Rows from a spatial reasoning dataset:
Start

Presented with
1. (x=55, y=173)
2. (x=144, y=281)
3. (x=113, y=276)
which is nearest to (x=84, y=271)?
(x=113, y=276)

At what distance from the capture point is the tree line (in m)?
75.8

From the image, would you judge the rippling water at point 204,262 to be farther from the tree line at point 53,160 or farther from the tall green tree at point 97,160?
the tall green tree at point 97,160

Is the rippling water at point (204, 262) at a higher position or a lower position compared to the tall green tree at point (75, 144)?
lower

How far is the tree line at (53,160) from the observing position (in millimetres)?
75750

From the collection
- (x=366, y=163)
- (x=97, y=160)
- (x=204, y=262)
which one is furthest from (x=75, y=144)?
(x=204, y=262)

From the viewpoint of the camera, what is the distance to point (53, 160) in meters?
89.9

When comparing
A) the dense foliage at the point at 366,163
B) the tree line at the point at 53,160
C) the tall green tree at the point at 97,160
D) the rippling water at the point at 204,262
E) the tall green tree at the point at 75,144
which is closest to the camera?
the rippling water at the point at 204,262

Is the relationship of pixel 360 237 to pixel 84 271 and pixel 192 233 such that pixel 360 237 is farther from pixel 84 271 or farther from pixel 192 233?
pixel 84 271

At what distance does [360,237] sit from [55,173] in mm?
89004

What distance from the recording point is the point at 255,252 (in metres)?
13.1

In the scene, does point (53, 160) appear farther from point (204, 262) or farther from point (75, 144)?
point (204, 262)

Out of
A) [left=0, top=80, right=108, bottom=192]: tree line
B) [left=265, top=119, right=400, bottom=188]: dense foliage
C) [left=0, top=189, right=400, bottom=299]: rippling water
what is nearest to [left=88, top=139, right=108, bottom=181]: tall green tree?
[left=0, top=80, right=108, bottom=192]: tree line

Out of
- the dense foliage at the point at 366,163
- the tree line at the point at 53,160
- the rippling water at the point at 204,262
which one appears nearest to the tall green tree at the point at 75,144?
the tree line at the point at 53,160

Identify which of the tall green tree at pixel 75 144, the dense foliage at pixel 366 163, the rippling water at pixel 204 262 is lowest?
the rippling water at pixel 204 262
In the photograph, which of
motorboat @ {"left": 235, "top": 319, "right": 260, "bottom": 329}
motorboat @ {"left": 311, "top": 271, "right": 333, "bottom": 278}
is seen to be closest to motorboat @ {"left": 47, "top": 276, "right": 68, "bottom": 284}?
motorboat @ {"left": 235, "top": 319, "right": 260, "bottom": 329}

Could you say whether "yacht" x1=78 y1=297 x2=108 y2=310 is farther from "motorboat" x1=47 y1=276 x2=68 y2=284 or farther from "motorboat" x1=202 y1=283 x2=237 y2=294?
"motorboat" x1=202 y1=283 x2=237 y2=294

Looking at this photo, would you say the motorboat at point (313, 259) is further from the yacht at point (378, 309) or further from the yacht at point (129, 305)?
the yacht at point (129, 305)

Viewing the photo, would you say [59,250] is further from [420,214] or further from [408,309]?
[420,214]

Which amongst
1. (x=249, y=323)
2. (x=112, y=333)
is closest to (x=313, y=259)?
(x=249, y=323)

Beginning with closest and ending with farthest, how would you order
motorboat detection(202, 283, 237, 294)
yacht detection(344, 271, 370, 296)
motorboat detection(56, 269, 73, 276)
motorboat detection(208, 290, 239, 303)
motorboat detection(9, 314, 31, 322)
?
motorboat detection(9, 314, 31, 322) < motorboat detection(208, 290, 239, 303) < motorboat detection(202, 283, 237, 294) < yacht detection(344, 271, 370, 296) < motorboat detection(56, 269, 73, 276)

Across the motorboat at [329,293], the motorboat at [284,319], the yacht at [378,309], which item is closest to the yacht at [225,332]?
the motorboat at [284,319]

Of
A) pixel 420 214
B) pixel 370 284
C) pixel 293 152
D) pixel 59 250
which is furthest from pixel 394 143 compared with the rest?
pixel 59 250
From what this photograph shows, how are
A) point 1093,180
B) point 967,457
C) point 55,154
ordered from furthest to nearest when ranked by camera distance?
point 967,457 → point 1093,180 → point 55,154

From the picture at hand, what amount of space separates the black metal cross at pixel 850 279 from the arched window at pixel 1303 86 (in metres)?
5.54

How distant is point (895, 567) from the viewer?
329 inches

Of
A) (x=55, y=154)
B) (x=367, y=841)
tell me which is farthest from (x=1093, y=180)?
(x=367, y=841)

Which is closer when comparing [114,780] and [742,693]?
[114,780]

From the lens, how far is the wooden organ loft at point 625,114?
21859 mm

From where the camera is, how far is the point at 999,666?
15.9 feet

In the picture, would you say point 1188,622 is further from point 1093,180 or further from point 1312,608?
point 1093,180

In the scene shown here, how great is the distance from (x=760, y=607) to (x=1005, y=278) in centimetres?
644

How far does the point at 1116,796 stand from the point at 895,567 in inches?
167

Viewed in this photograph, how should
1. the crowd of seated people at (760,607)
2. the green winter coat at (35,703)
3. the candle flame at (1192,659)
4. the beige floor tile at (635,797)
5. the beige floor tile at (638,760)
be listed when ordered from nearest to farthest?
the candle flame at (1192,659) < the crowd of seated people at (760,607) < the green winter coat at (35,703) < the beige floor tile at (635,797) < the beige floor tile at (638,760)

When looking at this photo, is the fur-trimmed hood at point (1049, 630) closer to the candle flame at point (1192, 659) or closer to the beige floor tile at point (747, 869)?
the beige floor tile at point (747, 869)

End

■ **GOAL**
Rewrite the material with every occurrence of "dense foliage" swapped for "thick shrubbery", leaving all other text unchanged.

■ **TASK RESPONSE**
Presented with
1. (x=55, y=173)
2. (x=144, y=281)
3. (x=113, y=276)
which is nearest to (x=84, y=271)?
(x=113, y=276)

At what distance from the capture point is the tree line (in m)?
75.8

From the image, would you judge the rippling water at point 204,262 to be farther from the tree line at point 53,160 or farther from the tall green tree at point 97,160?
the tall green tree at point 97,160

Is the rippling water at point (204, 262) at a higher position or a lower position compared to the tall green tree at point (75, 144)?
lower

How far is the tree line at (53,160) from the observing position (in millimetres)?
75750

From the collection
- (x=366, y=163)
- (x=97, y=160)
- (x=204, y=262)
which one is furthest from (x=75, y=144)?
(x=204, y=262)

From the viewpoint of the camera, what is the distance to point (53, 160) in meters?
89.9

When comparing
A) the thick shrubbery at the point at 366,163
B) the tree line at the point at 53,160
C) the tall green tree at the point at 97,160
D) the rippling water at the point at 204,262
E) the tall green tree at the point at 75,144
which is closest to the camera?
the rippling water at the point at 204,262

Is the relationship of pixel 360 237 to pixel 84 271 and pixel 192 233 such that pixel 360 237 is farther from pixel 84 271 or farther from pixel 192 233?
pixel 84 271

At what distance does [360,237] sit from [55,173] in mm?
89004

What distance from the recording point is the point at 255,252 (in metres)?
13.1

In the scene, does point (53, 160) appear farther from point (204, 262) or farther from point (75, 144)?
point (204, 262)

Out of
A) [left=0, top=80, right=108, bottom=192]: tree line
B) [left=265, top=119, right=400, bottom=188]: thick shrubbery
C) [left=0, top=189, right=400, bottom=299]: rippling water
what is nearest to [left=88, top=139, right=108, bottom=181]: tall green tree?
[left=0, top=80, right=108, bottom=192]: tree line

Out of
- the thick shrubbery at the point at 366,163
- the tree line at the point at 53,160
- the rippling water at the point at 204,262
which one appears nearest to the tall green tree at the point at 75,144?
the tree line at the point at 53,160

Identify which of the tall green tree at pixel 75 144, the thick shrubbery at pixel 366 163, the rippling water at pixel 204 262 is lowest?
the rippling water at pixel 204 262
In the photograph, which of
motorboat @ {"left": 235, "top": 319, "right": 260, "bottom": 329}
motorboat @ {"left": 311, "top": 271, "right": 333, "bottom": 278}
is seen to be closest to motorboat @ {"left": 47, "top": 276, "right": 68, "bottom": 284}?
motorboat @ {"left": 235, "top": 319, "right": 260, "bottom": 329}

Could you say whether "yacht" x1=78 y1=297 x2=108 y2=310 is farther from "motorboat" x1=47 y1=276 x2=68 y2=284 or farther from "motorboat" x1=202 y1=283 x2=237 y2=294?
"motorboat" x1=202 y1=283 x2=237 y2=294

Looking at this photo, would you say the motorboat at point (313, 259) is further from the yacht at point (378, 309) or further from the yacht at point (129, 305)?
the yacht at point (129, 305)

Viewing the photo, would you say [59,250] is further from [420,214] or further from [408,309]?
[420,214]

Which amongst
1. (x=249, y=323)
2. (x=112, y=333)
is closest to (x=313, y=259)?
(x=249, y=323)

Beginning with closest and ending with farthest, how would you order
motorboat detection(202, 283, 237, 294)
yacht detection(344, 271, 370, 296)
motorboat detection(56, 269, 73, 276)
motorboat detection(208, 290, 239, 303)
motorboat detection(9, 314, 31, 322)
?
motorboat detection(9, 314, 31, 322) < motorboat detection(208, 290, 239, 303) < motorboat detection(202, 283, 237, 294) < yacht detection(344, 271, 370, 296) < motorboat detection(56, 269, 73, 276)

Across the motorboat at [329,293], the motorboat at [284,319], the yacht at [378,309], which item is closest to the yacht at [225,332]?
the motorboat at [284,319]

Of
A) pixel 420 214
B) pixel 370 284
C) pixel 293 152
D) pixel 59 250
which is furthest from pixel 394 143 compared with the rest?
pixel 59 250
From what this photograph shows, how are
A) point 1093,180
B) point 967,457
C) point 55,154
ordered from furthest to nearest when ranked by camera distance?
point 967,457 → point 1093,180 → point 55,154

From the picture at hand, what amount of space separates the black metal cross at pixel 850 279 from the arched window at pixel 1303 86 (in metres)?
5.54

How distant is point (895, 567) from the viewer?
329 inches

Of
A) (x=55, y=154)
B) (x=367, y=841)
tell me which is farthest from (x=1093, y=180)?
(x=367, y=841)

Which is closer when comparing [114,780] and [742,693]?
[114,780]

From the lens, how far is the wooden organ loft at point 625,114?
21859 mm

From where the camera is, how far is the point at 999,666?
15.9 feet

In the picture, would you say point 1188,622 is further from point 1093,180 or further from point 1312,608?
point 1093,180

In the scene shown here, how great is the distance from (x=760, y=607) to (x=1005, y=278) in centimetres?
644

How far does the point at 1116,796 stand from the point at 895,567 in inches?
167

Viewed in this photograph, how should
1. the crowd of seated people at (760,607)
2. the green winter coat at (35,703)
3. the candle flame at (1192,659)
4. the beige floor tile at (635,797)
5. the beige floor tile at (638,760)
be listed when ordered from nearest to farthest?
the candle flame at (1192,659) < the crowd of seated people at (760,607) < the green winter coat at (35,703) < the beige floor tile at (635,797) < the beige floor tile at (638,760)

When looking at this photo, is the fur-trimmed hood at point (1049, 630) closer to the candle flame at point (1192, 659) or closer to the beige floor tile at point (747, 869)?
the beige floor tile at point (747, 869)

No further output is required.